The report recommends the Church Commissioners disburse the £100m over five years instead of nine and explore “a broader £1bn programme of symbiotic investments, activities and initiatives that enable system change needed for racial equality”.
“Acknowledging the state of global racial inequity largely linked to African chattel enslavement, we recommend viewing this fund as part of a wider systems change,” the report says.
“The aspiration should be for this initial commitment to form the nucleus of a larger investment initiative with target assets of over £1bn.
“This sum would come from: co-investors brought in through the convening and influencing power of the Commissioners; a larger allocation from the Commissioners themselves; and a revision of the investment policies of the main endowment to incorporate principles embodied in the fund.”

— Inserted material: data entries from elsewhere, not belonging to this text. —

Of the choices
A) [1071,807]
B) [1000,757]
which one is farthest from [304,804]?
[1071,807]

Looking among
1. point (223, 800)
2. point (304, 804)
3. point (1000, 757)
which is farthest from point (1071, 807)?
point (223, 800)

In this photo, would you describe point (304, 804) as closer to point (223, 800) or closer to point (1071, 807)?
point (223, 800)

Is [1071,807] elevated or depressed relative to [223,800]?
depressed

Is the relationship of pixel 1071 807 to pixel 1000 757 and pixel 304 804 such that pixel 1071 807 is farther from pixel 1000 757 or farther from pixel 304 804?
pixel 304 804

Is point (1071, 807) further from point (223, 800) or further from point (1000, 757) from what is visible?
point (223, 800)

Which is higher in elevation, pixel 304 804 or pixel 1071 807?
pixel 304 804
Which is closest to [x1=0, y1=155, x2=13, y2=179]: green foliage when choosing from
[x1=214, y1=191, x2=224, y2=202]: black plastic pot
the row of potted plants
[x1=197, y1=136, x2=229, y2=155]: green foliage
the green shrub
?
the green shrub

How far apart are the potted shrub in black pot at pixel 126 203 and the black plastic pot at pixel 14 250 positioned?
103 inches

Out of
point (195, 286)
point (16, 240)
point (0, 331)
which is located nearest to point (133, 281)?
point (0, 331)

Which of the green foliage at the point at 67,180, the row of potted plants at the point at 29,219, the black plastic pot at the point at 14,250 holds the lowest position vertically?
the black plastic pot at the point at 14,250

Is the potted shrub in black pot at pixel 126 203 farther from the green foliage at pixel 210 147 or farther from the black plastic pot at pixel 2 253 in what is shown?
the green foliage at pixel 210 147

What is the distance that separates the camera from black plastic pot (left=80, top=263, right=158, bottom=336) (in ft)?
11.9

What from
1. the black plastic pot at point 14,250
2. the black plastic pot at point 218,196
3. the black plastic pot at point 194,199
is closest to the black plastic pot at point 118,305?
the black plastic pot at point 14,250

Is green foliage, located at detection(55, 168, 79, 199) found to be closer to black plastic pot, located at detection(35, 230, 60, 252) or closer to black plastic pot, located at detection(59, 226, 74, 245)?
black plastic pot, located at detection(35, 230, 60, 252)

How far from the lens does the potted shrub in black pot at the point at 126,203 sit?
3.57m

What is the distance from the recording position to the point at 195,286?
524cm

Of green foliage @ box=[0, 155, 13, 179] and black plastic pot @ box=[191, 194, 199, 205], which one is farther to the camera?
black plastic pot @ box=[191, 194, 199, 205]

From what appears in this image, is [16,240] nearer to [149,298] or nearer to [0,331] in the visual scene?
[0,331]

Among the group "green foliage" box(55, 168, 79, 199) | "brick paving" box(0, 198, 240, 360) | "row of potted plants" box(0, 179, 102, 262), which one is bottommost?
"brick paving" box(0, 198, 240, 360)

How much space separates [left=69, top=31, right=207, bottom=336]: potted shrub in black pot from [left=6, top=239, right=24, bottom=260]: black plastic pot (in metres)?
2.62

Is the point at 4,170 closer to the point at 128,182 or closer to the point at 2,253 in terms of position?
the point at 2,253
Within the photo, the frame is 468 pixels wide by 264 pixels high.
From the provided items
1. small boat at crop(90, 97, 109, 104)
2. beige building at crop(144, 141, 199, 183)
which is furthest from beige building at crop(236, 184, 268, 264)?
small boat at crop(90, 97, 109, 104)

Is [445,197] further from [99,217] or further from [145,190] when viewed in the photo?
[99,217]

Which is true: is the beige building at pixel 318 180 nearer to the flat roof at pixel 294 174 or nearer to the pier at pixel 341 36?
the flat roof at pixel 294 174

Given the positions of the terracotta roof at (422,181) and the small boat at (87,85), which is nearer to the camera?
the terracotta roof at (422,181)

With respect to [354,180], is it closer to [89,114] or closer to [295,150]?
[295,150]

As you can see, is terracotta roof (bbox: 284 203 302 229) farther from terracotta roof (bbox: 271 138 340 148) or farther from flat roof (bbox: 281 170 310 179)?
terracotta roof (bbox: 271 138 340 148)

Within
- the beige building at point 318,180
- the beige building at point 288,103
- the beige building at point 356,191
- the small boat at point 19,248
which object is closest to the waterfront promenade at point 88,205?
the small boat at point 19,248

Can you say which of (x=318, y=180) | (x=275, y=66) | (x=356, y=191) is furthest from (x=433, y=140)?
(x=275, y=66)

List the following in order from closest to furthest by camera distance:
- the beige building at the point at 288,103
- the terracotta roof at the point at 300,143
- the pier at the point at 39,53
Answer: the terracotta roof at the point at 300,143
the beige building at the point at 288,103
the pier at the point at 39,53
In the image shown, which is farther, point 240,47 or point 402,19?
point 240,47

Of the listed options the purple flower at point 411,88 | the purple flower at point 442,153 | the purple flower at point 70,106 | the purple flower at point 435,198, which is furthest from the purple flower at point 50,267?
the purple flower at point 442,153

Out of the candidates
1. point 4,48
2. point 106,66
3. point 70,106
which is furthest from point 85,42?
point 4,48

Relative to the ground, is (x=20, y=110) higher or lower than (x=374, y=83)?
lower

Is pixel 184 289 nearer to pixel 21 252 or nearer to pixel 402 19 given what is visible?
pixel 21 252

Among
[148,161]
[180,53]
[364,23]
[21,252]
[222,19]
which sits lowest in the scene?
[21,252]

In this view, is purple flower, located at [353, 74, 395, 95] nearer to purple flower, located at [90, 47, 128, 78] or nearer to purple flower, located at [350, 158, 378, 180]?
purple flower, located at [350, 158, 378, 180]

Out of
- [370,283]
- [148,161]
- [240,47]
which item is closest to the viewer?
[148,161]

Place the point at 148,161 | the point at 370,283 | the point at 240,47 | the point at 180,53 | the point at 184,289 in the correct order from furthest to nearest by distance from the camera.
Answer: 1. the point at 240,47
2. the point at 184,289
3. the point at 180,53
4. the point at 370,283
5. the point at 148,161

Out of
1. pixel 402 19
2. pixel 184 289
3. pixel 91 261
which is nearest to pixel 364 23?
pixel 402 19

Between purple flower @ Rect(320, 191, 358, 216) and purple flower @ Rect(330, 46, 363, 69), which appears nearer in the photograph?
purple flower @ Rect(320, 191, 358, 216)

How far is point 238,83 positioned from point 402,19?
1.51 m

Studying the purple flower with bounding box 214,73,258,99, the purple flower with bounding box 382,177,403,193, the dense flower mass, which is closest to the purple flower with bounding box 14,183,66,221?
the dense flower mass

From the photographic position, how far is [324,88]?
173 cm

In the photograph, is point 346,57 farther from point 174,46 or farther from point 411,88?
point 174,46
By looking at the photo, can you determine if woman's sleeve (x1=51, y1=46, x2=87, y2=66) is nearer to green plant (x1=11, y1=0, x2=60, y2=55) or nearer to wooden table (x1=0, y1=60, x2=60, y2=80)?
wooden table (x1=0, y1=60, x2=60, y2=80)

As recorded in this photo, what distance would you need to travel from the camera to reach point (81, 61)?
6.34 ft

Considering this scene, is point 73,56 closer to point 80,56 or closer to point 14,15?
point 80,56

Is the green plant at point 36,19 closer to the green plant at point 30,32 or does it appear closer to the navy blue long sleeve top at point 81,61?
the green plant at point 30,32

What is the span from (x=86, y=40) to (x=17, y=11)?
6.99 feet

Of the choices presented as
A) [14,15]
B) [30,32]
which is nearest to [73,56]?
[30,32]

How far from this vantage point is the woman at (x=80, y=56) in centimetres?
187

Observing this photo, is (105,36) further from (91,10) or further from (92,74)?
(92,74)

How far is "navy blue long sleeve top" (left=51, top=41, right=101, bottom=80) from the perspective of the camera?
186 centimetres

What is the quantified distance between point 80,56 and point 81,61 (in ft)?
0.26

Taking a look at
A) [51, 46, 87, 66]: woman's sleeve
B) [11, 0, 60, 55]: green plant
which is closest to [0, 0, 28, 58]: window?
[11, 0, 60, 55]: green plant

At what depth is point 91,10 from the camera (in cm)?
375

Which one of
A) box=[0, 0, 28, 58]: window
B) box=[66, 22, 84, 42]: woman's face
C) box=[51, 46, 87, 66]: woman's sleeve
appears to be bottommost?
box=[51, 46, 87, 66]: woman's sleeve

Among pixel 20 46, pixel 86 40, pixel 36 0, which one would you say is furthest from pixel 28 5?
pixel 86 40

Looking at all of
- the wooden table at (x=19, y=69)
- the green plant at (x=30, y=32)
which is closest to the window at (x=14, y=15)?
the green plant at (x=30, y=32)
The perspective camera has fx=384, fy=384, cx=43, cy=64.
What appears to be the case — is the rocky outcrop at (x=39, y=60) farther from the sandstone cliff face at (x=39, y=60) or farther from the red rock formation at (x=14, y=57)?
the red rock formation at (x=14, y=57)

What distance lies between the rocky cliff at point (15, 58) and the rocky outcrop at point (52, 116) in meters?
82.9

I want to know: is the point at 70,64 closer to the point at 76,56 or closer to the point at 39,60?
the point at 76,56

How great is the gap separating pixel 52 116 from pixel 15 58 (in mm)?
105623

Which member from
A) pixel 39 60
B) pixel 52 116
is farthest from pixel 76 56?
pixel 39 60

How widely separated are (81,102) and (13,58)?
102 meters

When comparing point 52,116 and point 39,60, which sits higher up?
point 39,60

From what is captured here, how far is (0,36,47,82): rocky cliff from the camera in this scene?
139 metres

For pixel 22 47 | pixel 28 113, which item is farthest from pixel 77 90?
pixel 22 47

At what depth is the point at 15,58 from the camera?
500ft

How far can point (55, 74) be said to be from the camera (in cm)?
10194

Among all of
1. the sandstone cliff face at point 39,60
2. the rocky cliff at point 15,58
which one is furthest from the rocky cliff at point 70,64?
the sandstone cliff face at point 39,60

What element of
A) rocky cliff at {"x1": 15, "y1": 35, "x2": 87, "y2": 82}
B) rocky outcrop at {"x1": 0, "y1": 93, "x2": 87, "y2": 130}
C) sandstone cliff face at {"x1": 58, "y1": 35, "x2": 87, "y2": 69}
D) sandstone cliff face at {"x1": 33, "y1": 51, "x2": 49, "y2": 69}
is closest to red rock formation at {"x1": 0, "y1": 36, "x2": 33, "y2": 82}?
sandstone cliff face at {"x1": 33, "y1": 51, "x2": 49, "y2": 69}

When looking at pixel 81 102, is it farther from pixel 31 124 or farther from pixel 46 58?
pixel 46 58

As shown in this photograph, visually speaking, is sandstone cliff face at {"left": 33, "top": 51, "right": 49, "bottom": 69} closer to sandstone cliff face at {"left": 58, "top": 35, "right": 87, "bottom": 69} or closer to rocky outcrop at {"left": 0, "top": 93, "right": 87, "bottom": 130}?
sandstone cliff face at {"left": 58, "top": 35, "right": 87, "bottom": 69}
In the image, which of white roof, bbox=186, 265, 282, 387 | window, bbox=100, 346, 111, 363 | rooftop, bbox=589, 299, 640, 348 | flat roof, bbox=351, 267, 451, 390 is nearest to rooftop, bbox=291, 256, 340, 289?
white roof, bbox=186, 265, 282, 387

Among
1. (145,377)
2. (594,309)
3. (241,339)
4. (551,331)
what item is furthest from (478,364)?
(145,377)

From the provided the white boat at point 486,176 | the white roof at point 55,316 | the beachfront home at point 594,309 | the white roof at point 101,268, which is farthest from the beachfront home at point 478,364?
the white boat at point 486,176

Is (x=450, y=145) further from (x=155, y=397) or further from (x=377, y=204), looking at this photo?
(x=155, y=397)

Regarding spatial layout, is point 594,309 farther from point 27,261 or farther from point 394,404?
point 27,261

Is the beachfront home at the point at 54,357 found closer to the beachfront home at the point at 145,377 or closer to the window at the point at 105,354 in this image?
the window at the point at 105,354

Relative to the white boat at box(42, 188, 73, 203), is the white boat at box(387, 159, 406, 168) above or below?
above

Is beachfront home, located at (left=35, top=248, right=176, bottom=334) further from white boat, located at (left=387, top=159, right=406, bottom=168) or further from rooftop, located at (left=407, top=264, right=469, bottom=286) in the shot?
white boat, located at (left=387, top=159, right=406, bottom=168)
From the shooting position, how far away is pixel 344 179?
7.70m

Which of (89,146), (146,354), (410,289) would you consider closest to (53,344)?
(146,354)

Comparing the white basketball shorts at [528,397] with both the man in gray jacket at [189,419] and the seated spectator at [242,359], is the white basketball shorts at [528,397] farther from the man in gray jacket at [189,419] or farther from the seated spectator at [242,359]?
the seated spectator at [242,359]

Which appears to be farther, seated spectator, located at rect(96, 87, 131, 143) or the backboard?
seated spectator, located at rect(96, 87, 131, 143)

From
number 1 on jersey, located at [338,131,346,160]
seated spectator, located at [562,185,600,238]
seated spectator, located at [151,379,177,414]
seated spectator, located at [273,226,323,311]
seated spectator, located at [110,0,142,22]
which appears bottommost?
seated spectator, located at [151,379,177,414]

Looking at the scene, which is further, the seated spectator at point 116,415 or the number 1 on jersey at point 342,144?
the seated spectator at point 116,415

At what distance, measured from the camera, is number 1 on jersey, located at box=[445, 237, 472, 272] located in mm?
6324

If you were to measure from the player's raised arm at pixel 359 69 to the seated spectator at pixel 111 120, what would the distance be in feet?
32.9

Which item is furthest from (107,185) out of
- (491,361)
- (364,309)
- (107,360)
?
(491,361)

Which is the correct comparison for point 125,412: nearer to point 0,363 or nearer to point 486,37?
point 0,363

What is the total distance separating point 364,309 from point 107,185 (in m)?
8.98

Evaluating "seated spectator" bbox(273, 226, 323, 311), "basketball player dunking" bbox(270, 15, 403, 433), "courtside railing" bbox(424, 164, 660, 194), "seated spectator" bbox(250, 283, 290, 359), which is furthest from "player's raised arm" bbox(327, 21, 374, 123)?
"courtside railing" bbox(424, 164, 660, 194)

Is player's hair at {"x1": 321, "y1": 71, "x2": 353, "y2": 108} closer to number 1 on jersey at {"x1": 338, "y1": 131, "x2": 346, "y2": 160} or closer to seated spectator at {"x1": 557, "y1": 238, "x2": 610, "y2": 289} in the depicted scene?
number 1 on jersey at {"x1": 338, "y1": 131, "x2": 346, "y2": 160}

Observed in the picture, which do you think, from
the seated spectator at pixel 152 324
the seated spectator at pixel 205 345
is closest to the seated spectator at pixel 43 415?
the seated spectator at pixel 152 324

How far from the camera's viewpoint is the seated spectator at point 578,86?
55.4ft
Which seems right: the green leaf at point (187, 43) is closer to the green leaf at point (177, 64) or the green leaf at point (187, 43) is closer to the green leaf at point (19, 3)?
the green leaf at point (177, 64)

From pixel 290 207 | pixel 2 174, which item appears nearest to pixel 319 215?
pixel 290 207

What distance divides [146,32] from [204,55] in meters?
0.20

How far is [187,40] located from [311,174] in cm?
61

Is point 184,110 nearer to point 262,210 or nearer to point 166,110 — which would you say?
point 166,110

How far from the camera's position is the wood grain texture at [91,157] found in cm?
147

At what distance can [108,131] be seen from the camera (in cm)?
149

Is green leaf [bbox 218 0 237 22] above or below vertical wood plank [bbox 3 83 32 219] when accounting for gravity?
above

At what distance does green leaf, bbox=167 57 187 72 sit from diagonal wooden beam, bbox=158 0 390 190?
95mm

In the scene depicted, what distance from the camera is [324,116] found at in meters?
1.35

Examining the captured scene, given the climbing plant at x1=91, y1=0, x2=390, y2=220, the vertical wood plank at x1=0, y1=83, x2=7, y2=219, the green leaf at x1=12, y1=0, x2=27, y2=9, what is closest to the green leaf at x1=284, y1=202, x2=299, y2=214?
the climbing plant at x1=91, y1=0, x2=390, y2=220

Centrality of Black representation
The main mechanisms for the funding delivery will include impact investment, grantmaking, research funding and strategic initiatives “that can contribute to a more inclusive and equitable world”, the report says.
The primary beneficiaries of grant funding should be “people of African descent and Black-led charities/collectives/movements/enterprises and individuals in the UK, Caribbean, Africa, Latin America and North America”.
“There should be an emphasis on shifting funding to ensure more representative leadership that can bring lived experience of the challenges facing people of African descent globally.
“Racial equity mainstreaming should be considered in regard to Black representation within the fund’s leadership and staffing, portfolio of investees and supply chain.
“This corresponds to direct feedback from communities that funding should be channelled through Black leaders, Black communities and Black organisations.”
Church Commissioners: ‘We accept the report in full’
The report also recommends the Church Commissioners funds separate research into the full extent of the Church’s involvement in African chattel slavery and use of the wealth derived from it.
“We call for the Church of England to apologise publicly for denying that Black Africans are made in the image of God and for seeking to destroy diverse African traditional religious belief systems,” the report adds.
The oversight group said that the impact investment and spending programme should start operating later this year.
In response, the Church Commissioners said it “warmly welcomed” and accepted the report in full, acknowledging that “no amount of money can make up for the past”.
“The Commissioners particularly welcomed the clear-sighted ambition of the group and its hope for the scale and impact for the Fund for Healing, Repair and Justice.
“Acknowledging suggestions around more wide-ranging research and truth-telling must be taken as seriously as the financial ambitions reflected in the recommendations.”